_Défi A_:
Restituez à l'identique, dans l'extrait présenté, la portion qui va de « La place aux » jusqu'à « du Second Empire. ».

_Extrait présenté_:

↓

La place aux Grains et
l'église de l'Immaculée Conception forment un ensemble architectural qui témoigne non
seulement de la vitalité de Plaisance à la moitié du XIX, siècle mais aussi des
préoccupations économiques, religieuses et esthétiques de la bourgeoisie plaisantine de
la Monarchie de Juillet et du Second Empire.
6) - Les minoteries Cassagnac.
Le Grand et
le Petit moulin sont édifiés respectivement en 1863 et 1864 par Bernard-Adolphe Granier
de Cassagnac sur le canal d'irrigation dont la concession impériale est datée du 7
juillet 1856. L'inauguration du canal a lieu le « 11 mai 1861 en présence de M. le
vicomte de Gauville, préfet du Gers, et des populations empressées et reconnaissantes »
(117).

↑

_Défi B_:
Mettez sous forme de liste numérotée les lignes fournies, depuis leur début jusqu'à la ligne contenant « 229 centimetres » incluse, en retirant les lignes vides. Laissez les images de côté.

(Lignes d'un jeu de questions spatiales)
↓

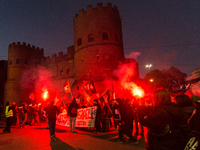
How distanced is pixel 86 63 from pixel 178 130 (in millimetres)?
21627

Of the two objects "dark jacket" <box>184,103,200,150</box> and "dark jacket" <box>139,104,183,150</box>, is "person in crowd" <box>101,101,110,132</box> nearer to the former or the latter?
"dark jacket" <box>139,104,183,150</box>

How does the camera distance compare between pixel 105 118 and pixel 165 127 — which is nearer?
pixel 165 127

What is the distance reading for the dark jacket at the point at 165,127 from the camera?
229 centimetres

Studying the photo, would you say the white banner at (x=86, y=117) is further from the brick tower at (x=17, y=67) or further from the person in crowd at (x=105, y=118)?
the brick tower at (x=17, y=67)

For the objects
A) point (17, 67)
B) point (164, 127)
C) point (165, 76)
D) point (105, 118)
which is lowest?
→ point (105, 118)

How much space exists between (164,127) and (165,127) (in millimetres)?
15

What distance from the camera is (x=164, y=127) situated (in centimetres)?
233

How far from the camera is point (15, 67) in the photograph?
35.6 metres

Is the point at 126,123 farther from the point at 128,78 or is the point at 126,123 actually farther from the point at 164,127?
the point at 128,78

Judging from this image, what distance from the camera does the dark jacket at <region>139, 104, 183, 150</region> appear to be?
229cm

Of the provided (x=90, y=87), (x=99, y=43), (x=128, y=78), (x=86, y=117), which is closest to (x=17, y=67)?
(x=99, y=43)

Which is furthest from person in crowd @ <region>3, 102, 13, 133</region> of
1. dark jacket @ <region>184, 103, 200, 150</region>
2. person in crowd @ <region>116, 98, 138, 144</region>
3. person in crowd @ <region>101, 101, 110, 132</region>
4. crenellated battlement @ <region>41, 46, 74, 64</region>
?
crenellated battlement @ <region>41, 46, 74, 64</region>

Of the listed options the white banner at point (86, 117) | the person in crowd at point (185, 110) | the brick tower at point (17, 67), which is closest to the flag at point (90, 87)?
the white banner at point (86, 117)

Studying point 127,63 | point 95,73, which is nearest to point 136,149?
point 95,73
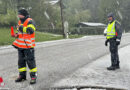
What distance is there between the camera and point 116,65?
604 cm

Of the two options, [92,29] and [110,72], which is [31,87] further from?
[92,29]

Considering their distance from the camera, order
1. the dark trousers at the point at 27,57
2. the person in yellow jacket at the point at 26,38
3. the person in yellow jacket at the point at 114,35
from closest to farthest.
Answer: the person in yellow jacket at the point at 26,38
the dark trousers at the point at 27,57
the person in yellow jacket at the point at 114,35

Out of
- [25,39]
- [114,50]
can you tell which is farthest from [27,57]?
[114,50]

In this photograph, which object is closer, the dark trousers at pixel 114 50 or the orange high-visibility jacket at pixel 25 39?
the orange high-visibility jacket at pixel 25 39

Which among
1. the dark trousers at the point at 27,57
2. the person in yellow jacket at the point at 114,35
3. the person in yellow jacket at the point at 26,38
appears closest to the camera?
the person in yellow jacket at the point at 26,38

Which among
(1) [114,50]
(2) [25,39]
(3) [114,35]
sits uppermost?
(2) [25,39]

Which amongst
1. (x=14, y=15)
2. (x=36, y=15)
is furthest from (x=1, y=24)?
(x=36, y=15)

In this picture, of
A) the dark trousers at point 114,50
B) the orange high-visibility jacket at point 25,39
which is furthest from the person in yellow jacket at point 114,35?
the orange high-visibility jacket at point 25,39

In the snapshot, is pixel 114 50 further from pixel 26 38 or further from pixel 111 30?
pixel 26 38

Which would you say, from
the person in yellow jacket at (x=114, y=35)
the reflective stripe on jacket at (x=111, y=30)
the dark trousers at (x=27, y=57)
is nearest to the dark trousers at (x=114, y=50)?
the person in yellow jacket at (x=114, y=35)

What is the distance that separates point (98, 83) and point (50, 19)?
141ft

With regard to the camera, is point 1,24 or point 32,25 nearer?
point 32,25

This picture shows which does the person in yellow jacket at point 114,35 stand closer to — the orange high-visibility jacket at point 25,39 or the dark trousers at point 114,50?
the dark trousers at point 114,50

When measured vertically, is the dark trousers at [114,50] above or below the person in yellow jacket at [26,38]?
below
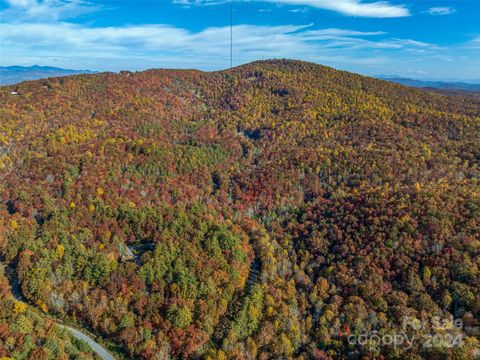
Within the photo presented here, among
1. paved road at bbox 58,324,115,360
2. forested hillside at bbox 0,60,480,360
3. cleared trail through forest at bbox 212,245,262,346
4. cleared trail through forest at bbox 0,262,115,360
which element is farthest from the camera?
forested hillside at bbox 0,60,480,360

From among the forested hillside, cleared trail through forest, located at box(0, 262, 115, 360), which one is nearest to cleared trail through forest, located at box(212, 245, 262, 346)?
the forested hillside

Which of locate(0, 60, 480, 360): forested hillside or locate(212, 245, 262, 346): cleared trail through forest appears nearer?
locate(212, 245, 262, 346): cleared trail through forest

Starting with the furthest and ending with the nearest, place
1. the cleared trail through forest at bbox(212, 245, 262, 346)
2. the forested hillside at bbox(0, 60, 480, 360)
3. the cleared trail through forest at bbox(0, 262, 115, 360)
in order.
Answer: the forested hillside at bbox(0, 60, 480, 360) → the cleared trail through forest at bbox(212, 245, 262, 346) → the cleared trail through forest at bbox(0, 262, 115, 360)

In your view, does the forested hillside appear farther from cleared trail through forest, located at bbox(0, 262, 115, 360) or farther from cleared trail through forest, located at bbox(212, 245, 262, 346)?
cleared trail through forest, located at bbox(0, 262, 115, 360)

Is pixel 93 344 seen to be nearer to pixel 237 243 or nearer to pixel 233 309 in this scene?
pixel 233 309

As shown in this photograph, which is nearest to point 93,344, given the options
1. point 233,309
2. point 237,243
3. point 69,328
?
point 69,328

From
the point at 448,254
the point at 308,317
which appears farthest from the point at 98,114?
the point at 448,254

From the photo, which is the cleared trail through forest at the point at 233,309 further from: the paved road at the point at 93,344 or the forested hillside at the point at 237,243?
the paved road at the point at 93,344

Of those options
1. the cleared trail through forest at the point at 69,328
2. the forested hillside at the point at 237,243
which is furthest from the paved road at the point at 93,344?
the forested hillside at the point at 237,243
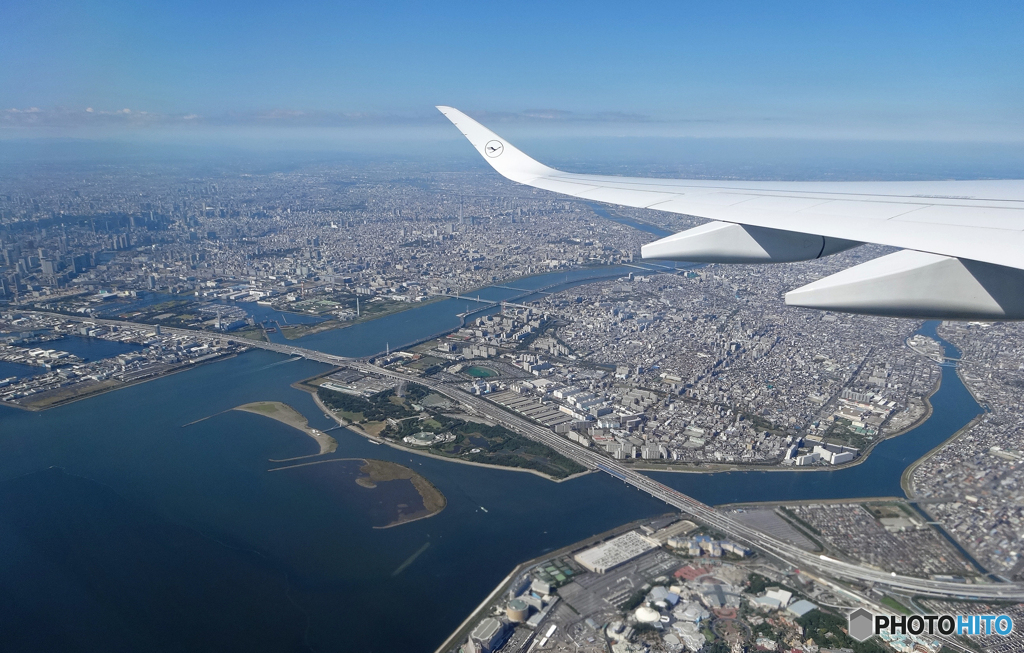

↑

_Réponse complète A_:
La place aux Grains et
l'église de l'Immaculée Conception forment un ensemble architectural qui témoigne non
seulement de la vitalité de Plaisance à la moitié du XIX, siècle mais aussi des
préoccupations économiques, religieuses et esthétiques de la bourgeoisie plaisantine de
la Monarchie de Juillet et du Second Empire.

_Réponse complète B_:
1. How distanced is pixel 86 63 from pixel 178 130 (in millimetres)?
2. 21627
3. Of the two objects "dark jacket" <box>184,103,200,150</box> and "dark jacket" <box>139,104,183,150</box>, is "person in crowd" <box>101,101,110,132</box> nearer to the former or the latter?
4. "dark jacket" <box>139,104,183,150</box>
5. How does the camera distance compare between pixel 105 118 and pixel 165 127 — which is nearer?
6. pixel 165 127
7. What is the distance reading for the dark jacket at the point at 165,127 from the camera?
8. 229 centimetres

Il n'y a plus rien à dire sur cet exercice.